Голод — не тетка. Написали очень хлестко.
— Зарубежная эмигрантская Русь неправильно оценивает благородную работу Горького. Мы стоим ближе к делу и свидетельствуем…
Бедные вы, бедные… Свидетельствуете! А свободно ли вы свидетельствуете, знаменитые ученые кролики, запертые в вонючую клетку на предмет вивисекции?
И когда писали вы — не звучала ли в ваших ушах знаменитая фраза Сквозника-Дмухановского:
— А если приедет ревизор, да будет спрашивать — всем ли довольны, то чтоб отвечали «всем довольны»… А то я другому недовольному такое неудовольствие покажу, что…
Море смеялось…
Море смеется, Горький смеется, у Ленина, по свидетельству того же Горького, «мелодичный детский смех» — а нам всем отсюда, издали — плакать хочется…
Федор Шаляпин
Хамелеон
Некто переводил и объяснял слово «хамелеон» так: «Хамелеон — это хам, желающий получить миллион». Не совсем грамотно. Но, в общем, верно.
* * *Одесские газеты сообщали:
«Во время исполнения в Мариинском театре оперы „Евгений Онегин“ Ф. Шаляпин, певший Гремина, сорвал с себя офицерские погоны и бросил их в оркестр — в знак протеста против наступления белогвардейцев на Петербург».
* * *Вот маленькая история, которая заставила меня призадуматься.
Ибо, как сказал Шекспир, «в этом безумии есть нечто методическое».
До сих пор все такие зигзаги Шаляпина объясняли просто его повышенной артистической нервностью, влиянием момента, грандиозным подъемом и невероятным напряжением нервов на одну минуту. «Сделал, мол, но сделал, как в бреду, сам еще за пять минут до этого не зная, что сделает»…
Так было объяснено неожиданное пение Ф. Шаляпиным революционной «Дубинушки» в 1905 году.

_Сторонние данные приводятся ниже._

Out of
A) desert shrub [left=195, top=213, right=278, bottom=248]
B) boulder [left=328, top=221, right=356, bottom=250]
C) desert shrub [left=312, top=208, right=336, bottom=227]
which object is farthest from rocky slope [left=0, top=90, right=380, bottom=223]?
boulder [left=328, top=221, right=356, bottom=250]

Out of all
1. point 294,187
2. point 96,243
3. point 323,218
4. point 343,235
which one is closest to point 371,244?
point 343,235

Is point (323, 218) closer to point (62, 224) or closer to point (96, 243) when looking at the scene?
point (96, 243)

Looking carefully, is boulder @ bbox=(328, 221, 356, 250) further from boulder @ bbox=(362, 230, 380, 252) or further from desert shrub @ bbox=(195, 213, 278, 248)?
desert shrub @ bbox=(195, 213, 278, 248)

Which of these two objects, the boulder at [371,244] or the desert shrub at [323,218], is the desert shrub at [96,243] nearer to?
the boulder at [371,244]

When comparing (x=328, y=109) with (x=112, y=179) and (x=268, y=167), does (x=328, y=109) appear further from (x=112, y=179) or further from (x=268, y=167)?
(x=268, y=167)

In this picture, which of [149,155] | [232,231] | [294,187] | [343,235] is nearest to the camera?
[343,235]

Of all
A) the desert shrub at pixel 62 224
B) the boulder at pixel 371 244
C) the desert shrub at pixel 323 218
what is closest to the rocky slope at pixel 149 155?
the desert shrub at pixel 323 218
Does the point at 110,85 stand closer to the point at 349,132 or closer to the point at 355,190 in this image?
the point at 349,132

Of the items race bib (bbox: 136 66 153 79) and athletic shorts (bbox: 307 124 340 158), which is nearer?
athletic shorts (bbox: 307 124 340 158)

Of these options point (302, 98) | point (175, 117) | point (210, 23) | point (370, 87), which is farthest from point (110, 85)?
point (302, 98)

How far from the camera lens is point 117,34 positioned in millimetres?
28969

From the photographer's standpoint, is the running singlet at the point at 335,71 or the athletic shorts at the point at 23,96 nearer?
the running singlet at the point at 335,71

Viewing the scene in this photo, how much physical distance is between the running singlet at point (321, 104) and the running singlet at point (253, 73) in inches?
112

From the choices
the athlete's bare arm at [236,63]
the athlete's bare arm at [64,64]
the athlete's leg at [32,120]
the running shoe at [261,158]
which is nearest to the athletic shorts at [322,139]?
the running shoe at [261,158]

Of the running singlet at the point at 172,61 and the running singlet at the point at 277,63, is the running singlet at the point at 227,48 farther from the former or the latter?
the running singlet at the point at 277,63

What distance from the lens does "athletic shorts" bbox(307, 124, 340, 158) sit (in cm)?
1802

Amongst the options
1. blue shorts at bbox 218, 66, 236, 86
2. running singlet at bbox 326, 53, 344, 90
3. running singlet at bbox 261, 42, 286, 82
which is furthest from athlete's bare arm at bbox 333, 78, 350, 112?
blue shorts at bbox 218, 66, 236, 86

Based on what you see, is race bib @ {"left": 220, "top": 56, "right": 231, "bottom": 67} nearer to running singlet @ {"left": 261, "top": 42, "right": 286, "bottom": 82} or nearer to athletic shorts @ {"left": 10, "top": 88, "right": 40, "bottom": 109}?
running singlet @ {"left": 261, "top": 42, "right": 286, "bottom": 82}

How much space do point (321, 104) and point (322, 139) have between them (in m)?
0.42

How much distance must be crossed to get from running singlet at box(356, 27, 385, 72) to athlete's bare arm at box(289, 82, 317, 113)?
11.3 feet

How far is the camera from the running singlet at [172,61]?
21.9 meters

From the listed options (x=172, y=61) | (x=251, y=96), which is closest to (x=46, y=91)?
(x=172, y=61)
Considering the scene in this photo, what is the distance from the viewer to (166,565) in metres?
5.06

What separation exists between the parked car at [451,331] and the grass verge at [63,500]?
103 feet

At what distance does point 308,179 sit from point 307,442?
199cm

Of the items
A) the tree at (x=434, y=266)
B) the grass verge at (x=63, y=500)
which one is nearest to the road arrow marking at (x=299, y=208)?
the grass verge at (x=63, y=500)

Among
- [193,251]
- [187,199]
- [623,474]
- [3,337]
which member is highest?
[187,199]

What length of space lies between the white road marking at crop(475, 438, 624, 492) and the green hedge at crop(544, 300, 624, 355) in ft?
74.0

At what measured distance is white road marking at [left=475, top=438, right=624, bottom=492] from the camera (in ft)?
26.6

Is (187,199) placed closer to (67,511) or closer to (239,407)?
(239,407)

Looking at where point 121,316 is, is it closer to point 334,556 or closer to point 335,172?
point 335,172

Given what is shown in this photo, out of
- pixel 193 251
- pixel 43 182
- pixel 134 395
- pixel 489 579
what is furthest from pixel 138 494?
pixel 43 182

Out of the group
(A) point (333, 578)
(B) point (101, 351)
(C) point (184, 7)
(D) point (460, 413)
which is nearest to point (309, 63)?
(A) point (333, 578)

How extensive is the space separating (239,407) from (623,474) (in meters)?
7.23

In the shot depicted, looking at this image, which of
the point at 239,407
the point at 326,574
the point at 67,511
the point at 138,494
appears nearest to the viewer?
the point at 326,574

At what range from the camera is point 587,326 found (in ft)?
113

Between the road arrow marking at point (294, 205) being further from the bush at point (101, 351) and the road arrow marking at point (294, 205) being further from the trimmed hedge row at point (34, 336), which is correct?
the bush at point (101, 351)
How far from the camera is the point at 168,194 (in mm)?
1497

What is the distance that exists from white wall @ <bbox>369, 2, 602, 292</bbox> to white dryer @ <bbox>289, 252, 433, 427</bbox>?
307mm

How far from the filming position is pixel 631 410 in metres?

Так было объяснено неожиданное коленопреклонение на сцене Мариинского театра перед государем в 1909 году.
Так будет, вероятно, объяснено и срывание погон со своего офицерского мундира.
Нет, позвольте! Случай с погонами — и именно случай с погонами — наводит на самые категорические подозрения: не были ли все три поступка поступками, строго обдуманными и заранее тщательно выношенными, не были ли все три поступка «экспромтами, приготовленными за неделю»?..
Вот мои соображения.
Многие, вероятно, знают, что когда происходит тяжелая процедура разжалования офицера, то ее казовую, самую эффектную сторону подготовляют заранее: где-нибудь в уголку подпарывают погоны и подпиливают посредине шпагу…
Понятно, для чего это делается: карающая власть, прочтя приговор, должна быстро и эффектно сорвать с виновного погоны и бросить их на пол; должна вынуть из ножен шпагу и, ударив ею слегка о колено, далеко отбросить обе половинки в разные стороны…
Предварительные приготовления делаются именно для того, чтобы не было смешного циркового, фарсового трюка, когда уцепился человек за крепко пришитые погоны — тянет-потянет — оторвать не может. Нельзя же таскать за собою человека за погон, минут пять пыхтя и надсаживаясь, нельзя же возиться со шпагой десять минут, обливаясь потом, колотя ею о распухшее от усилий колено, наступая на нее ногой и приглашая для завершения усилий двух помощников из публики.